Os taxistas estão na rua esta quarta-feira para contestar a lei que regulamenta o transporte de passageiros em veículos descaracterizados, a chamada “Lei da Uber”. Os representantes do sector, a associação Antral e a FPT – Federação Portuguesa do Táxi reclamam que esta lei é inconstitucional e que viola os princípios de igualdade entre as plataformas de transporte de passageiros e os taxistas, como Uber, Cabify, Taxify e Chaffeur Privé.

Antral e FPT, no entanto, têm apresentado várias propostas para a modernização do sector do táxi e que até foram discutidas junto do grupo de trabalho criado para esse propósito pelo Ministério do Ambiente. O gabinete de João Matos Fernandes, na segunda-feira, deu 10 dias para os representantes dos taxistas avaliarem a proposta de modernização. Mas Antral e FPT já vieram contestar o documento.

O protesto desta quarta-feira, que iniciou-se com uma concentração a partir das 5h na Praça dos Restauradores, em Lisboa, irá estender-se aos distritos de Porto e Faro. Um grupo de representantes dos motoristas de táxi irá, posteriormente, dirigir-se ao Parlamento onde exigem ser recebidos por deputados. Antral e FPT querem que os partidos se comprometam a suspender a entrada em vigor da “Lei da Uber”, prevista para 1 de novembro.

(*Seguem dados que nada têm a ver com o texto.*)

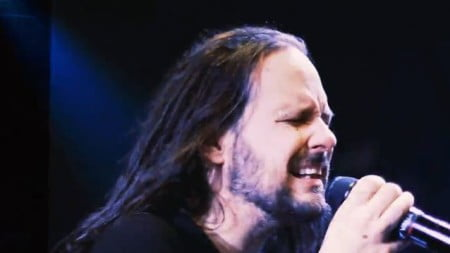 "Korn: banda lança clipe ao vivo para a faixa ""Hater"""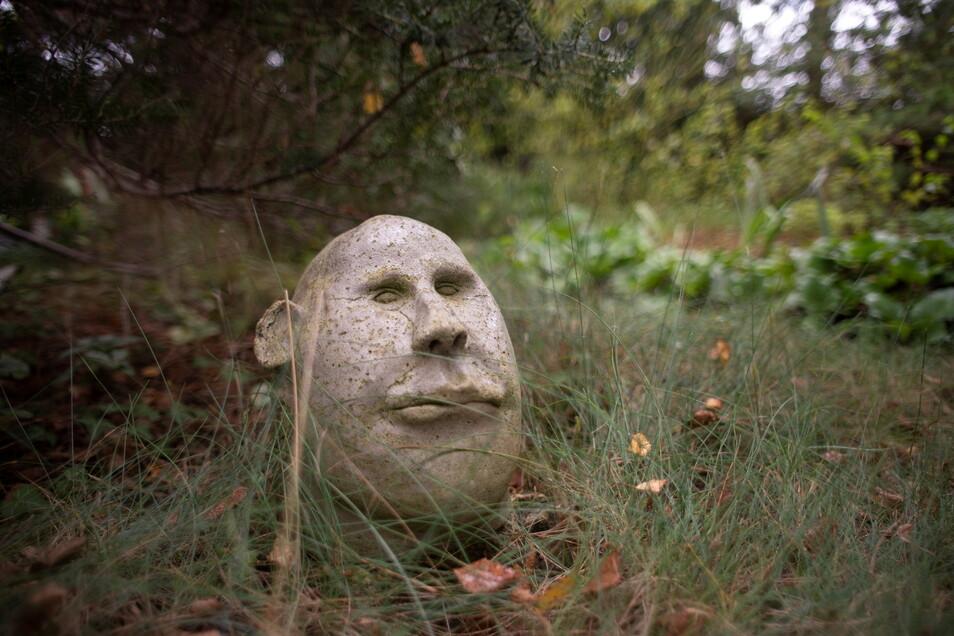 Kunst am Wegesrand - hier eine Plastik des verstorbenen Kamenzer Künstlers Rüdiger Vollhard.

Recorde aqui algumas das medidas:

Contingentes intermunicipais

As associações pretendem que os municípios criem limites à circulação de veículos para os táxis mas também para as plataformas de transportes. Carlos Ramos, da FPT, lembra que “mesmo em cidades como Nova Iorque, os municípios já estão a estabelecer limites de licenças para que os veículos a trabalhar para as plataformas não entupam o trânsito”.

Alteração das tarifas

“Os carros com sete lugares têm uma tarifa agravada em 20% face aos de quatro lugares. Quer leve um cliente, quer leve seis, o cliente irá pagar sempre mais 20%”, explicou ao Dinheiro Vivo, em maio de 2015, Carlos Ramos, presidente da Federação Portuguesa do Táxi. Os motoristas de táxi entendem que deve haver “uma adequação do preço às condições do veículo, sempre que este permita uma lotação maior do que a habitual capacidade de quatro pessoas”.

Pretende-se ainda que sejam criadas novas tarifas para os serviços noturnos e ainda preços específicos para determinadas datas do ano, como a véspera e o dia de Natal, além do dia de passagem de ano.

Gestão dos aeroportos e portos marítimos

Exige-se que sejam criadas melhores condições para desempenhar o serviço de táxi nestes espaços, que reúnem milhares de utilizadores todos os dias.

Outras propostas

Algumas das medidas exigidas pelos taxistas foram incluídas numa recomendação aprovada pelos deputados na última sessão parlamentar, que terminou em julho. O Parlamento recomendou ao Governo que sejam abordadas especificamente as tarifas especiais e mecanismos de faturação, a melhoria das condições de trabalho dos profissionais e das condições de prestação de serviço aos consumidores, as obrigações de formação dos motoristas e garantia de uma maior descarbonização do setor.